5 entry daha
  • --- spoiler ---

    martha: bir şey söyle...bir şey söyle...orda öyle durma, tüylerim ürperiyor sen orda öyle durdukça, o görünüşünle. canlı olduğun zaman yeterince kötüydü, benimle konuşmazdın, bana daima yolunda bir engelmişim gibi bakardın. başını sallama biliyorum. mutlu olduğun tek şey cumartesi akşamları o 3-5 serseriyle birlikte içtiğin biralardan ibaret. mutluydun o zamanlar, ama kendi evinde mutlu değildin, benim yanımda mutlu değildin. söylemesende bunu biliyorum. her neyse bende mutlu değildim.
    güneşin yılda üç kez bile vurmadığı kahrolası 3 tane oda içinde yaşamak, hamamböceklerinin duvarlarda piknik yaptığını seyretmek. mutlu! haftada 18 dolar 50 sent. elinden gelen! 18-50! tereyağının tadını unuttum. 18 dolar 50 sent! süt tozu, yılda bir kez bir çift ayakkabı, çürümüş et! tanrım nasılda nefret ederim çürümüş etten! 18-50! herşeyden korkarsın, ev sahibinden, gaz şirketinden, acaba bu ay hamile kaldım mı diye ödün kopar!!!! niye bir bebek doğurmamam gereksin? kim söylüyor bir bebek doğurmamam gerektiğini?! niye?
    18 dolar elli sent! bebek yok!

    bir evde çocuk olmalı, ama o ev dolu bir buzdolabına sahip temiz bir ev olmalı! niye benim çocuk doğurmamam gereksin? diğer insanlar doğuruyor, şimdi bile, savaş zamanında diğer insanlar çocuk doğuruyor. onlar takvimden kopardıkları her yaprakla birlikte ciltelerinin biraz daha kırıştığını hissetmek zorunda kalmıyorlar. sağlıklı ambulanslarda, güzel hastahanelere gidip, bebeklerini renkli çarşaflar arasına doğuruyorlar! onlarda tanrının sevdiği ne var ki tanrı onlar için bebek doğurmayı bu kadar kolay kılıyor?
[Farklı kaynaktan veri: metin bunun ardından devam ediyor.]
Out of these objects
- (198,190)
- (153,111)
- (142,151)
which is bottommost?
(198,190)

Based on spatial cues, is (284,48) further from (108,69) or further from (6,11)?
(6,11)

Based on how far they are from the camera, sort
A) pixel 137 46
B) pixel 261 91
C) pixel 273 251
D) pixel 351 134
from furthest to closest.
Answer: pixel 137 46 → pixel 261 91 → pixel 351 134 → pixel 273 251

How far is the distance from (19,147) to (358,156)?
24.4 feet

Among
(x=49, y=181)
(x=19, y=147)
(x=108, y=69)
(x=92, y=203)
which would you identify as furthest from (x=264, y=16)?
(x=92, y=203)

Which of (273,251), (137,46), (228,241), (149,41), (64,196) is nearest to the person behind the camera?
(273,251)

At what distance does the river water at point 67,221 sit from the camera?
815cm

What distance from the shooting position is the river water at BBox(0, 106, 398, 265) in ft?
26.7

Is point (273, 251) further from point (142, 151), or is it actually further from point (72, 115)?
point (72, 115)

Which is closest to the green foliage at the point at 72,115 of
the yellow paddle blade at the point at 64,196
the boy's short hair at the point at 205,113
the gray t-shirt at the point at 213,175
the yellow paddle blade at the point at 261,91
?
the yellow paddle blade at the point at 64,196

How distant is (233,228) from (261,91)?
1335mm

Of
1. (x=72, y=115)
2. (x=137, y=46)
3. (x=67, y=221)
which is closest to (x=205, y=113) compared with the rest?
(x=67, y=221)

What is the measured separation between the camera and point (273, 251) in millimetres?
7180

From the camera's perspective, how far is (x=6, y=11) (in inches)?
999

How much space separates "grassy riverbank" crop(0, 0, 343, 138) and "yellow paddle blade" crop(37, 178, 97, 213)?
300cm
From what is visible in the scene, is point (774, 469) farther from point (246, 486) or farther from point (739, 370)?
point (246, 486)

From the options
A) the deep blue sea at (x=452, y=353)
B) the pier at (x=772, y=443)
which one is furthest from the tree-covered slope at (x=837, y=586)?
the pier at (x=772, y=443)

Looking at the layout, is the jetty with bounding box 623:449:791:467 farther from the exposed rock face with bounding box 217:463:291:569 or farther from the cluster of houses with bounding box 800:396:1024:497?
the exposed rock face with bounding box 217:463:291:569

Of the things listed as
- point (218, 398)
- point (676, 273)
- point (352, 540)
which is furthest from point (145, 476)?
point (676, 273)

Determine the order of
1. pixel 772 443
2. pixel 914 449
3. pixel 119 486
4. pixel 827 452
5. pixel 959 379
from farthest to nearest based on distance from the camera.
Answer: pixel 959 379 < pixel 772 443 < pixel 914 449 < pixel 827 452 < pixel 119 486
    18 dolar 50 sentle hiçbirşey söylemeden yaşıyor, sonra seni öldürdükleri zaman ayağa kalkıyorsun, seni ahmak.

    gitmek zorunda kaldın ve beni bütün bunlarla başbaşa bıraktın! savaşın benimle ne ilgisi var ki, geceleri tek kelime etmeden oturmak zorunda olayım? savaşın seninle ne ilgisi var ki gitmek zorunda kaldın?